## Directions
In the data below, find the line with "Corso di Laurea" and output it along with every later line, exactly, but not the pictures.

## Records provided
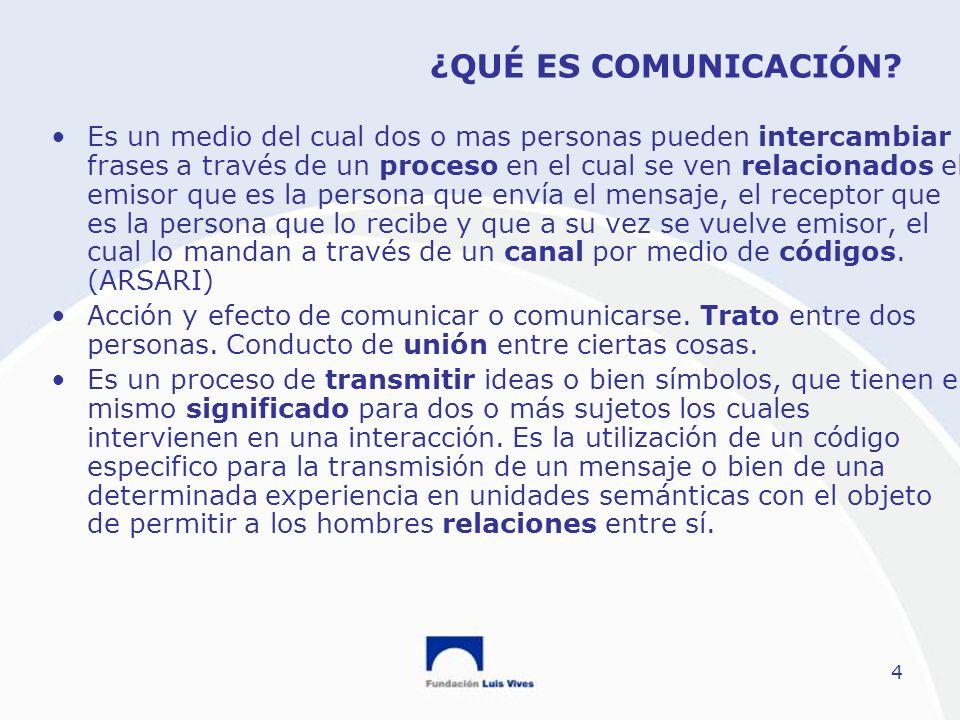 4 ¿QUÉ ES COMUNICACIÓN? Es un medio del cual dos o mas personas pueden intercambiar frases a través de un proceso en el cual se ven relacionados el em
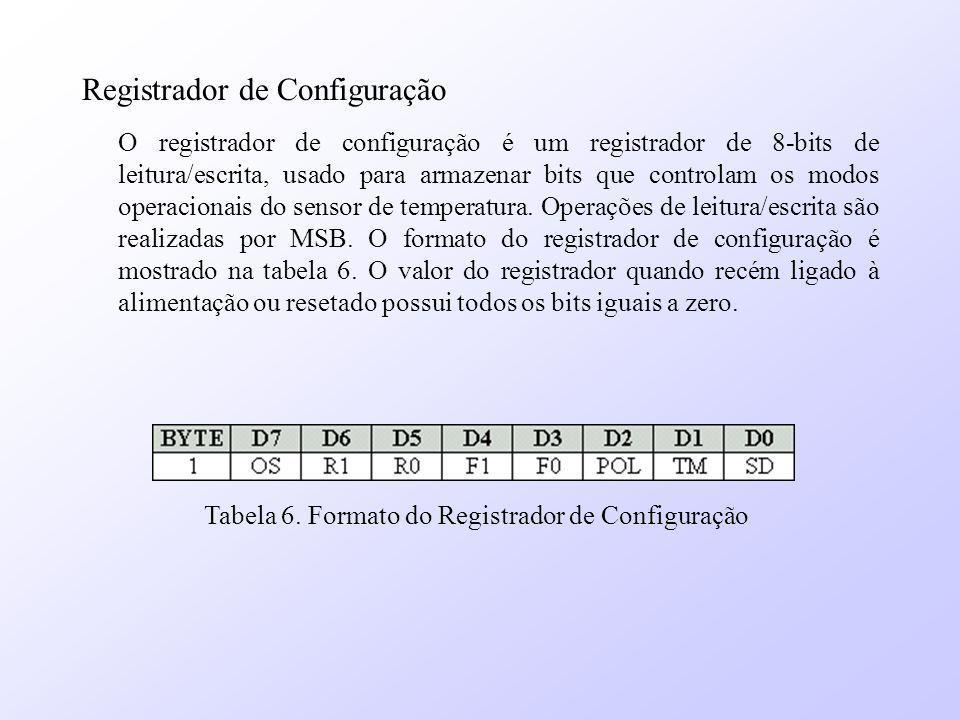 Tabela 6. Formato do Registrador de Configuração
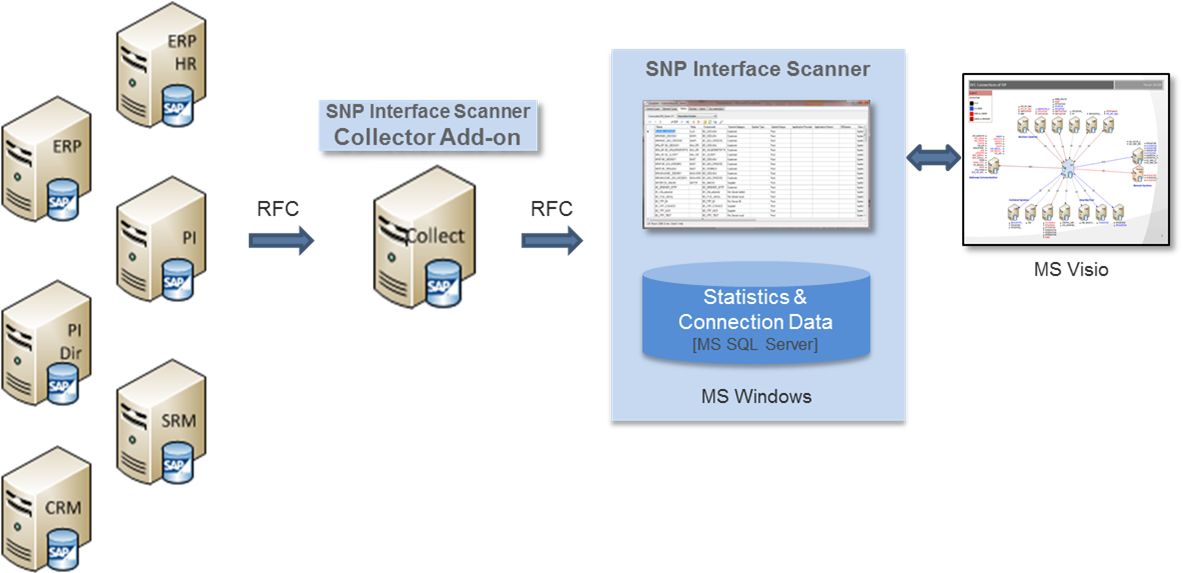 SNP Interface Scanner Overview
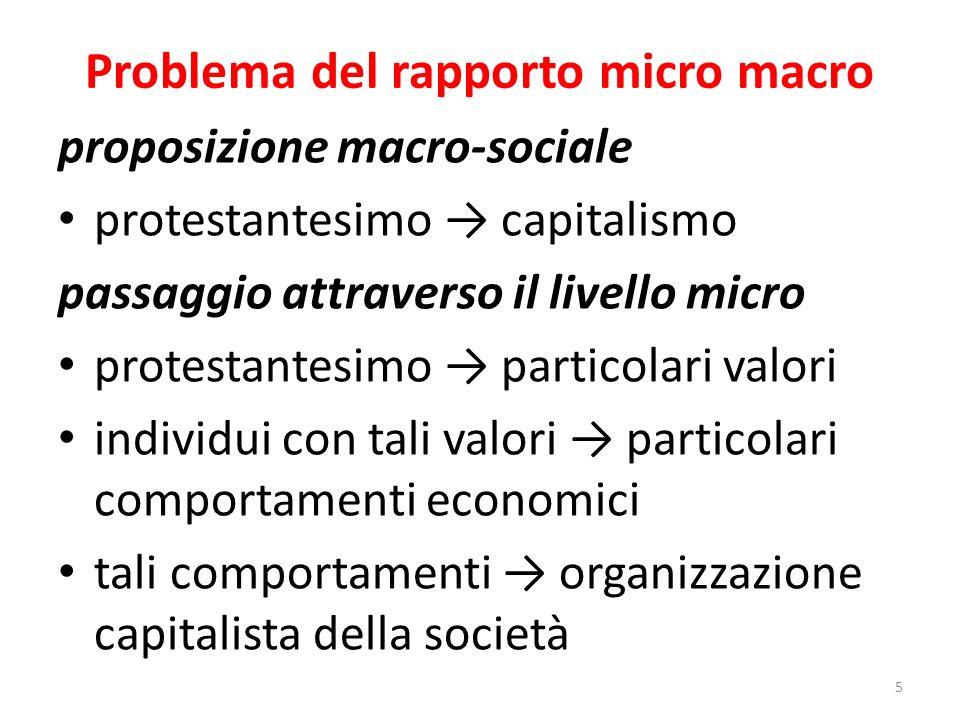 Problema del rapporto micro macro proposizione macro-sociale protestantesimo capitalismo passaggio attraverso il livello micro protestantesimo partico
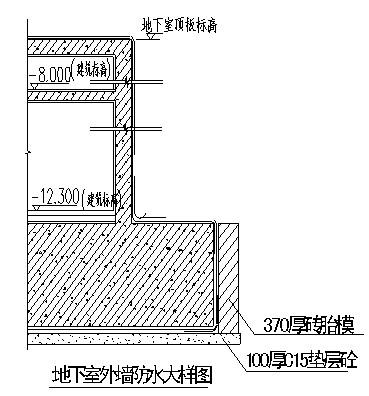 某住宅小区地下室防水 地下防水工程 郑州赛诺建材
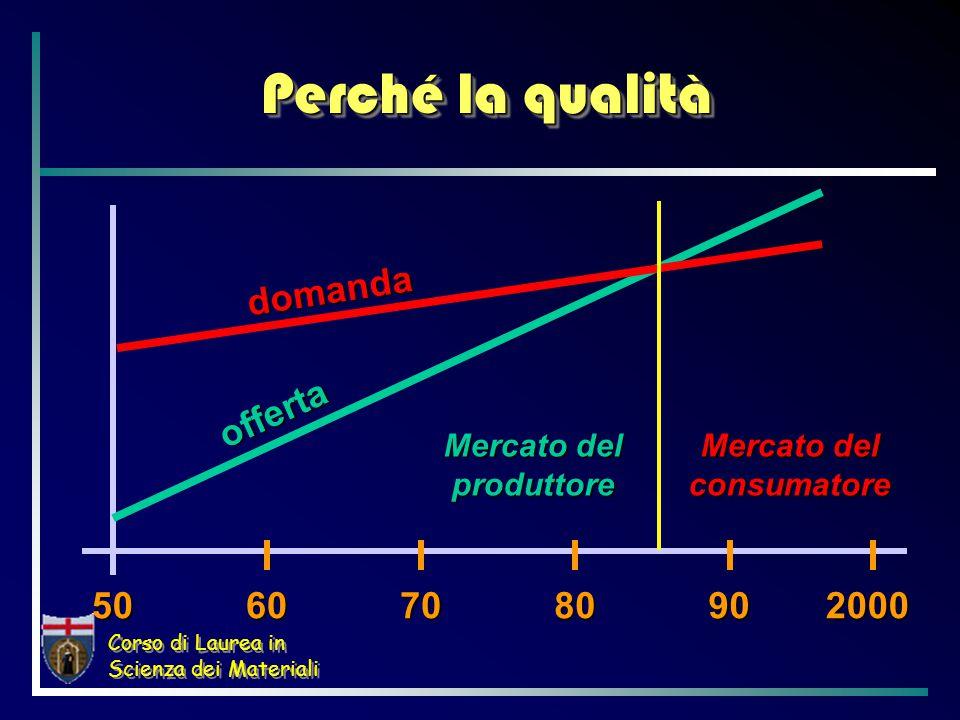 Corso di Laurea in Scienza dei Materiali Siti certificati ISO 14001 ITALIA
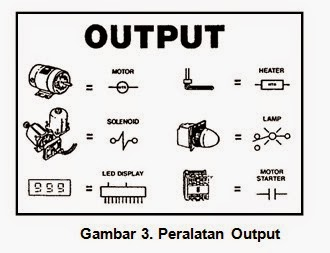 wiring diagram listrik adalah with Wiring Diagram Listrik Adalah on Wiring Diagram Listrik Adalah together with Phase Diagram Book as well 3 together with 2012 07 01 archive also Bagian Bagian Utama Karburator Sepeda.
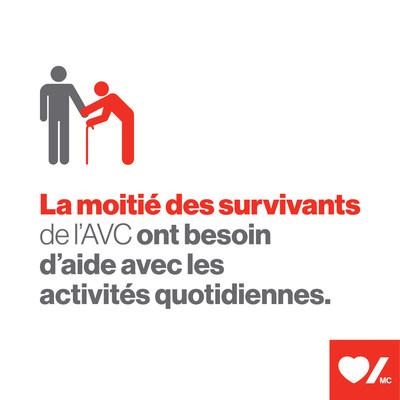 La moitié des survivants de l'AVC ont besoin d'aide avec les activités quotidiennes (Groupe CNW/Fondation des maladies du cœur et de l'AVC)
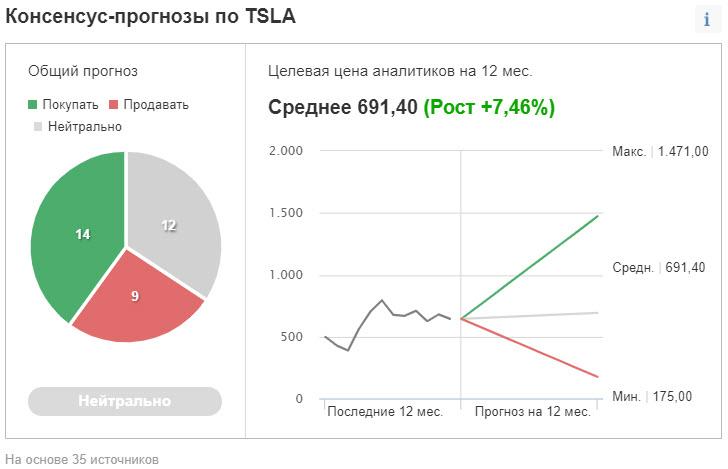 Консенсус-прогнозы по Tesla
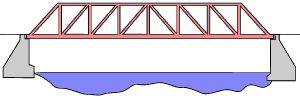 Schéma D Un Pont En Poutres En Treillis Type Howe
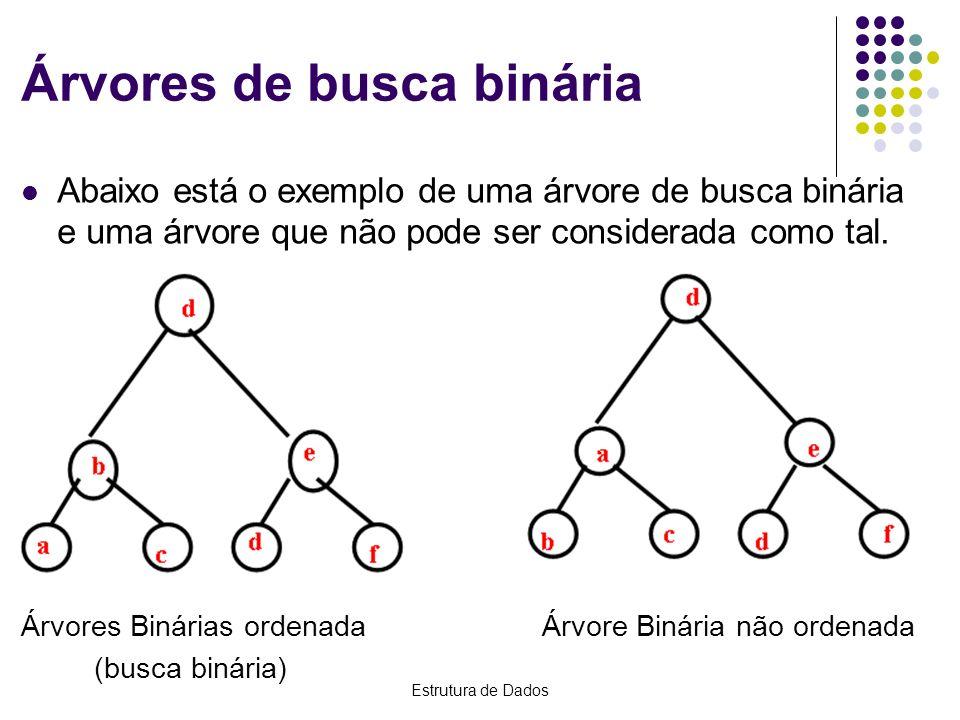 Estrutura de Dados Árvores de busca binária Abaixo está o exemplo de uma árvore de busca binária e uma árvore que não pode ser considerada como tal. Á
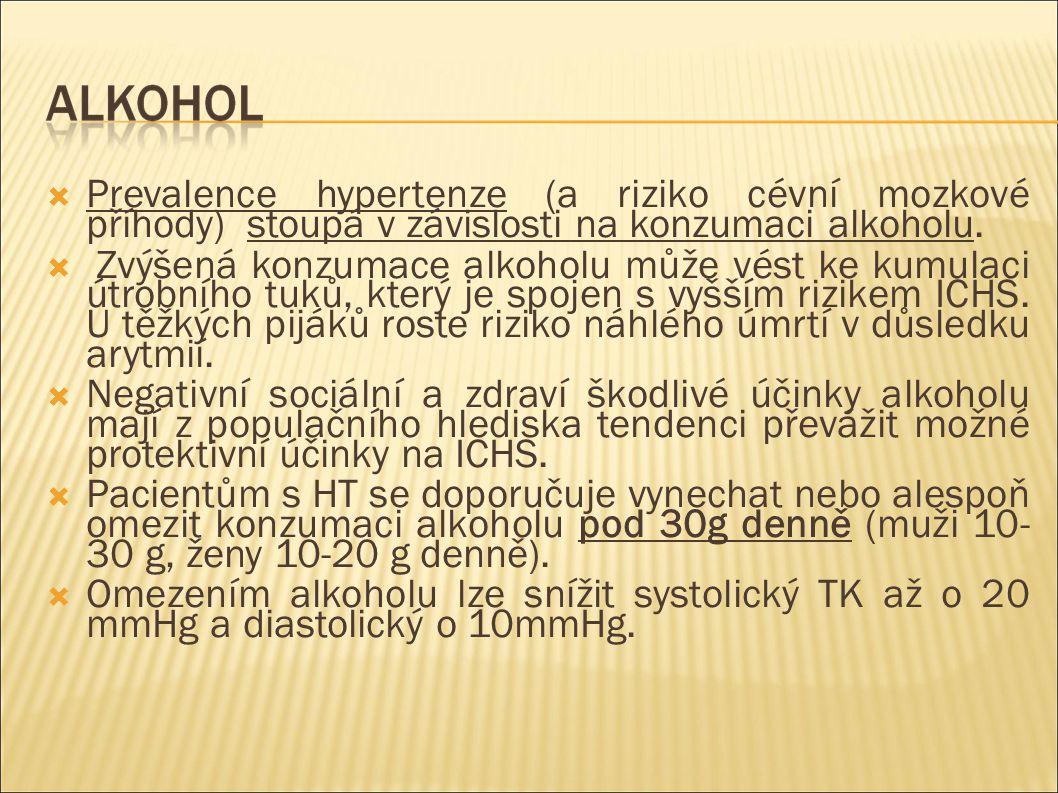  Prevalence hypertenze (a riziko cévní mozkové příhody) stoupá v závislosti na konzumaci alkoholu.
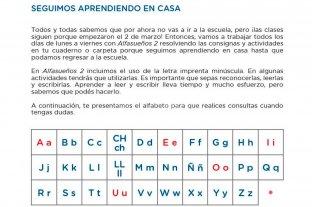 El ministerio de Educación ratificó el  alfabeto de cuadernillos provinciales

## Written response
 Corso di Laurea in Scienza dei Materiali Siti certificati ISO 14001 ITALIA
 wiring diagram listrik adalah with Wiring Diagram Listrik Adalah on Wiring Diagram Listrik Adalah together with Phase Diagram Book as well 3 together with 2012 07 01 archive also Bagian Bagian Utama Karburator Sepeda.
 La moitié des survivants de l'AVC ont besoin d'aide avec les activités quotidiennes (Groupe CNW/Fondation des maladies du cœur et de l'AVC)
 Консенсус-прогнозы по Tesla
 Schéma D Un Pont En Poutres En Treillis Type Howe
 Estrutura de Dados Árvores de busca binária Abaixo está o exemplo de uma árvore de busca binária e uma árvore que não pode ser considerada como tal. Á
  Prevalence hypertenze (a riziko cévní mozkové příhody) stoupá v závislosti na konzumaci alkoholu.
 El ministerio de Educación ratificó el  alfabeto de cuadernillos provinciales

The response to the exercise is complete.